Why Did Withdrawal From Afghanistan Go So Wrong?
The Independent|December 08, 2021
Usually a whistleblower tells the world something shocking that they didn’t know. Raphael Marshall, a former desk officer at the Foreign Office, is telling us about something which we already know is shocking – the “dysfunctional and chaotic” British and allied exit from Afghanistan in August. That is not to say it is lacking in impact; it adds much colour to an already damning outline of national shame.
Sean O'grady
Why Did Withdrawal From Afghanistan Go So Wrong?

What Marshall has done is to explain, rather embarrassingly for the government, why it was that things went so wrong so rapidly. Before the written testimony Marshall submitted to the Commons Foreign Affairs Committee, there may have been a certain amount of allowance made for the pressures of the time, and in particular the rapid cascading collapse of the Afghan government and the remarkably unchallenged advance of the Taliban towards Kabul. The then foreign secretary, Dominic Raab, claimed that no one saw that coming – a claim disputed even then – but it now seems that that element of surprise was compounded by complacency, neglect and incompetence in the organisation of the UK retreat.
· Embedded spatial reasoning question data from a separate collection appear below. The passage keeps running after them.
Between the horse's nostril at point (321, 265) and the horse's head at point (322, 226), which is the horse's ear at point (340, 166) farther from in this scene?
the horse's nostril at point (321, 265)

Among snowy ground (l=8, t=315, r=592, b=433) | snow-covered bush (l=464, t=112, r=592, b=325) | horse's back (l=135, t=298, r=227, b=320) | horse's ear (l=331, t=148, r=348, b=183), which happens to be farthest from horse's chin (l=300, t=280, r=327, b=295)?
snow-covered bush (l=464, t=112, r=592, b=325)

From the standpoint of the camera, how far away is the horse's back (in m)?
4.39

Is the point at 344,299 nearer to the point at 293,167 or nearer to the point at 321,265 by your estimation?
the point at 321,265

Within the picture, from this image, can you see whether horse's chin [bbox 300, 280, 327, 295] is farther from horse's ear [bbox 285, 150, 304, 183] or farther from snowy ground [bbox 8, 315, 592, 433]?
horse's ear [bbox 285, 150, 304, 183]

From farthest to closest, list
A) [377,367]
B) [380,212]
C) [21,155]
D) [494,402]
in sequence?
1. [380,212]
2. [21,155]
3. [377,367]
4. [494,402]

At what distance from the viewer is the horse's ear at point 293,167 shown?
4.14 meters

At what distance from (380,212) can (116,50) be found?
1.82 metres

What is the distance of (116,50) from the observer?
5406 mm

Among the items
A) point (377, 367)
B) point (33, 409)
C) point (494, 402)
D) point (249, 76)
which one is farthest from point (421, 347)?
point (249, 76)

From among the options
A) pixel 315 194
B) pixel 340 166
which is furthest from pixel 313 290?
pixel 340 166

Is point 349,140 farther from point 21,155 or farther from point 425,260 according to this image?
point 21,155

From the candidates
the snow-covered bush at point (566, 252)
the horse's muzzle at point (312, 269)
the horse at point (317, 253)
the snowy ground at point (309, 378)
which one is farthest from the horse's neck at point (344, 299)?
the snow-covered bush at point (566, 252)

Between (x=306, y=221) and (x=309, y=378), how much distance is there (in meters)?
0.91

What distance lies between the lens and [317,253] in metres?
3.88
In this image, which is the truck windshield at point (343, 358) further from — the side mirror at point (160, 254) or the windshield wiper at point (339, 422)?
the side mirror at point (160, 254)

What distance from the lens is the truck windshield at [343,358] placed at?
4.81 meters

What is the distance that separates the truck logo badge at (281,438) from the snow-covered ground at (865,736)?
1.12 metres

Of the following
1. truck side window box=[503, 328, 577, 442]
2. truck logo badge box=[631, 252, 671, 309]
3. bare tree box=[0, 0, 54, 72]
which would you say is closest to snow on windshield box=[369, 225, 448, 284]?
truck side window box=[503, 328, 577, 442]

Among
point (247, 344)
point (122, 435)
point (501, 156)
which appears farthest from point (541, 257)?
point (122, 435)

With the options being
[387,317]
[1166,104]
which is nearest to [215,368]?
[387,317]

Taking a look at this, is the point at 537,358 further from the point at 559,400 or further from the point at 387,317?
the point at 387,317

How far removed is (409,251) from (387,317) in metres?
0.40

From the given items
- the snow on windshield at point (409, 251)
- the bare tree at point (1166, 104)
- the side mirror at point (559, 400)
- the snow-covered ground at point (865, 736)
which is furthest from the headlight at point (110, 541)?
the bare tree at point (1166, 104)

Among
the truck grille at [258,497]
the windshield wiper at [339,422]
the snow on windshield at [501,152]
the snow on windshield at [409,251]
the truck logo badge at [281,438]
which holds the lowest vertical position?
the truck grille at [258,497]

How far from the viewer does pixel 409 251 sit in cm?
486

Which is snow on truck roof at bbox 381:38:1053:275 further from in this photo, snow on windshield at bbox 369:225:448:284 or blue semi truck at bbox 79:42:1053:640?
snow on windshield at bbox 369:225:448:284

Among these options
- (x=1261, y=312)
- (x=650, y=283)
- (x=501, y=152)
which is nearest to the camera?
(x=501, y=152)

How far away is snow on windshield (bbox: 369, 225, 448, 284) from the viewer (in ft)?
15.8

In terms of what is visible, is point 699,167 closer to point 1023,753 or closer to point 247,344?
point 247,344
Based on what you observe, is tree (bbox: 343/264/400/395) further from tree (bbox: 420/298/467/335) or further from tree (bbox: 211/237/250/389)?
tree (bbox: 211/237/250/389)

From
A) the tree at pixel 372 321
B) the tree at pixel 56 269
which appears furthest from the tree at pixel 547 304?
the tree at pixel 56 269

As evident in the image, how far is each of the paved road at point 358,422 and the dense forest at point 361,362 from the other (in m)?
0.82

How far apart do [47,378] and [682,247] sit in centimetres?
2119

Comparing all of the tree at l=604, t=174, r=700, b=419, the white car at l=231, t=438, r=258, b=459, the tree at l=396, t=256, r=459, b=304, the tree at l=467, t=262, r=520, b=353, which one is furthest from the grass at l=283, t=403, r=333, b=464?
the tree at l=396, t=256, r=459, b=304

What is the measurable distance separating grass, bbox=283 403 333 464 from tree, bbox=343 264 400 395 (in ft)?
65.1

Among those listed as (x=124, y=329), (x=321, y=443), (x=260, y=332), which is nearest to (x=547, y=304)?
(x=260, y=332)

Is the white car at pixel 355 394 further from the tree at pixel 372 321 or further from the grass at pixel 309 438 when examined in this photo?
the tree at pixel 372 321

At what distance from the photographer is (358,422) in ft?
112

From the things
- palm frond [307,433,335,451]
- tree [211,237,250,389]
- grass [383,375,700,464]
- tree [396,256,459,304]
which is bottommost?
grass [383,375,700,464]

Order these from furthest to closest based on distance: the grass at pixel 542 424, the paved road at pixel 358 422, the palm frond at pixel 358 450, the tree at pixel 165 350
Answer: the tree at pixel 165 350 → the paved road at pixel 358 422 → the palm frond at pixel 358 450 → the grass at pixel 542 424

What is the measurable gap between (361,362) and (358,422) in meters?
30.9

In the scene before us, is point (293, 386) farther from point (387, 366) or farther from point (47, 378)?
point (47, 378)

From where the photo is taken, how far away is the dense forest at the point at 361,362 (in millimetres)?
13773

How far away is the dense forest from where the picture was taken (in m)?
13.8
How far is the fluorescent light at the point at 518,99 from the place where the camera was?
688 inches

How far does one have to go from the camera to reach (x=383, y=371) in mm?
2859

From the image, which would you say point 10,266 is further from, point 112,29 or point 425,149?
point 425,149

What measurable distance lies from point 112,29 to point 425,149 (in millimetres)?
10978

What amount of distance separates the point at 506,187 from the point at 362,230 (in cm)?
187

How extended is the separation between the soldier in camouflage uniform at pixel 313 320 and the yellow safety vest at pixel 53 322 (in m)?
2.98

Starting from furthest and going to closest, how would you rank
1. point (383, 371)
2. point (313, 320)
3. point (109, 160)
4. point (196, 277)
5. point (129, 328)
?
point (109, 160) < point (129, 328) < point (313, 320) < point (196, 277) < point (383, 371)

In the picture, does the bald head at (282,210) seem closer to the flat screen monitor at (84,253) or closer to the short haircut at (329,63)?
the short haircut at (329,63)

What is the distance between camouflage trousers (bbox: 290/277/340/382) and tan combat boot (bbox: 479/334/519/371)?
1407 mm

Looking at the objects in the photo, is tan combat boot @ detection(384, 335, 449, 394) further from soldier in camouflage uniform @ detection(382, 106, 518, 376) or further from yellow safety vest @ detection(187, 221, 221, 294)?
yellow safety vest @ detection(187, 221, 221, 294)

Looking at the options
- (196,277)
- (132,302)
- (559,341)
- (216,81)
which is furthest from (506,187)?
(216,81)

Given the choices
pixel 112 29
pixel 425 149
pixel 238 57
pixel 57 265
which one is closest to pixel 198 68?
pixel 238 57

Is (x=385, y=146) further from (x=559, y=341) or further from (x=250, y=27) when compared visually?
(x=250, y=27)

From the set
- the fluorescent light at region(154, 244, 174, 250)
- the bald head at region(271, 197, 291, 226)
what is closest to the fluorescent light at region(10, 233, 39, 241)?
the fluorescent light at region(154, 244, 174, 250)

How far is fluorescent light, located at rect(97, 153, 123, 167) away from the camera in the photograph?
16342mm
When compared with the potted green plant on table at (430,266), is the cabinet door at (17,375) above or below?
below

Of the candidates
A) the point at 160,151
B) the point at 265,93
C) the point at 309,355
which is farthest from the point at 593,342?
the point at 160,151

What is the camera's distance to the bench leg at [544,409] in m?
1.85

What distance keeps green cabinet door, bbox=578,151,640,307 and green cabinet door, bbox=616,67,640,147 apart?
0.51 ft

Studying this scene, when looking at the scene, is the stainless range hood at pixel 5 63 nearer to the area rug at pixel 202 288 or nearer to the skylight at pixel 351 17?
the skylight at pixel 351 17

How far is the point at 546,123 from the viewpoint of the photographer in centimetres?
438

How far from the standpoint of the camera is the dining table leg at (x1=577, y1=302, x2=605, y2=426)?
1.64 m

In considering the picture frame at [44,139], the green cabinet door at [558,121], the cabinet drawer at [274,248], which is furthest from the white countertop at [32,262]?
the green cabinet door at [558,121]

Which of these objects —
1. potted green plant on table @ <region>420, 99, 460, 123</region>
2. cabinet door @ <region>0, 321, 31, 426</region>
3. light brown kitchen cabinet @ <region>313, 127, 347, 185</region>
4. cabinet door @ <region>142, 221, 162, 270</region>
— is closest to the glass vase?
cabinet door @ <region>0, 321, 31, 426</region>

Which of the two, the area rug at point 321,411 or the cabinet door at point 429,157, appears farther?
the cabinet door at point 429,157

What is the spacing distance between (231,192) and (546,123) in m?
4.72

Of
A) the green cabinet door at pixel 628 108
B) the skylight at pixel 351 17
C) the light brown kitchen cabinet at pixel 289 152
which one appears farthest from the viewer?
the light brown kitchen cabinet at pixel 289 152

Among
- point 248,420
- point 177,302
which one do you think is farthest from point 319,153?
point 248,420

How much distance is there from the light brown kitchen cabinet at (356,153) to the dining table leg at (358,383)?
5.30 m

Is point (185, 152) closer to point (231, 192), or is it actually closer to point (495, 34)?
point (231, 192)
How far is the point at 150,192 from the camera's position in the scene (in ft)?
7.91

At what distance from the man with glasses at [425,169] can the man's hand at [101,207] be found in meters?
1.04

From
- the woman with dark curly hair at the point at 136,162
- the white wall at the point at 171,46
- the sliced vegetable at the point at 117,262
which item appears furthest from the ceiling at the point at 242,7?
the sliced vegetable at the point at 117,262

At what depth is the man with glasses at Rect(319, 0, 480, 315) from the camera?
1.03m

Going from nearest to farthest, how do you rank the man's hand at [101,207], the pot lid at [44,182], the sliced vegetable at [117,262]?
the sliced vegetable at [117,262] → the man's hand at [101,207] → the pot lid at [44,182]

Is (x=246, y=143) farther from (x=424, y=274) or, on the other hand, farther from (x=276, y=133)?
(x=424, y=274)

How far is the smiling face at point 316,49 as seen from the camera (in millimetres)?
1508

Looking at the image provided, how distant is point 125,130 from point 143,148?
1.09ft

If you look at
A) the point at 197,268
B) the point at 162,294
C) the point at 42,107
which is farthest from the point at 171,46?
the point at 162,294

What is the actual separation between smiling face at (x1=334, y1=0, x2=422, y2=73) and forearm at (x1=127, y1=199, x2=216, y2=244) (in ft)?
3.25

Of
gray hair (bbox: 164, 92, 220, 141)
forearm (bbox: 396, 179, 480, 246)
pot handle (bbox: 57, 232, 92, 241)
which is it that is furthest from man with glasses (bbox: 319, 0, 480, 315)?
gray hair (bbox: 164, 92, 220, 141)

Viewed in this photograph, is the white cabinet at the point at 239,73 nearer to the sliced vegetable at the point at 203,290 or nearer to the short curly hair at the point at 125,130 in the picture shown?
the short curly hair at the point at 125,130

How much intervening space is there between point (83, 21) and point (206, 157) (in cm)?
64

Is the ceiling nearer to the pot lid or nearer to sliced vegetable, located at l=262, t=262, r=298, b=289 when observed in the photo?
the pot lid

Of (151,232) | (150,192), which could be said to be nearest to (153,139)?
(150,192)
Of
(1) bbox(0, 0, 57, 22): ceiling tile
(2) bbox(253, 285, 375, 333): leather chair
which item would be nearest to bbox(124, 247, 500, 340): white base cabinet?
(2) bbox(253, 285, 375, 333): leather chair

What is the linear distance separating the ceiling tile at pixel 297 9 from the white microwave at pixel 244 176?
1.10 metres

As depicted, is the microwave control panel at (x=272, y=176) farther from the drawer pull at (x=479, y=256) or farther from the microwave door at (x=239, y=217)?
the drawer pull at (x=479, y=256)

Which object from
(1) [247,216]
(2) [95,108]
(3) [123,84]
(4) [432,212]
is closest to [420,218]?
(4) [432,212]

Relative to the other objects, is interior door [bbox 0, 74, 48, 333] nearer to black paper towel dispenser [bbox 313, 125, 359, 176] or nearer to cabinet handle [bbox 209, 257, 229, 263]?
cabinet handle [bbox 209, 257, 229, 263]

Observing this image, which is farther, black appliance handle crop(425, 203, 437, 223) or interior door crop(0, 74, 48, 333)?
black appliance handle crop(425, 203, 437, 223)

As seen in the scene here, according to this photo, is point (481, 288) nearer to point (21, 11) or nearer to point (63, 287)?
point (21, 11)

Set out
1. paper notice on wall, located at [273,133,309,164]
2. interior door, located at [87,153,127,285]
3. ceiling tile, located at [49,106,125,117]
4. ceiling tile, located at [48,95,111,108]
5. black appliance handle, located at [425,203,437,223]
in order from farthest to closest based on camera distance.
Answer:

The result, as Marshall states with a force that brings one up short, was that only a few of the thousands of Afghans with a genuine claim for asylum and evacuation had their emails read, and: “It is clear that some of those left behind have since been murdered by the Taliban.” There is nothing that can now be done for them. The government is still struggling to establish an Afghan resettlement scheme.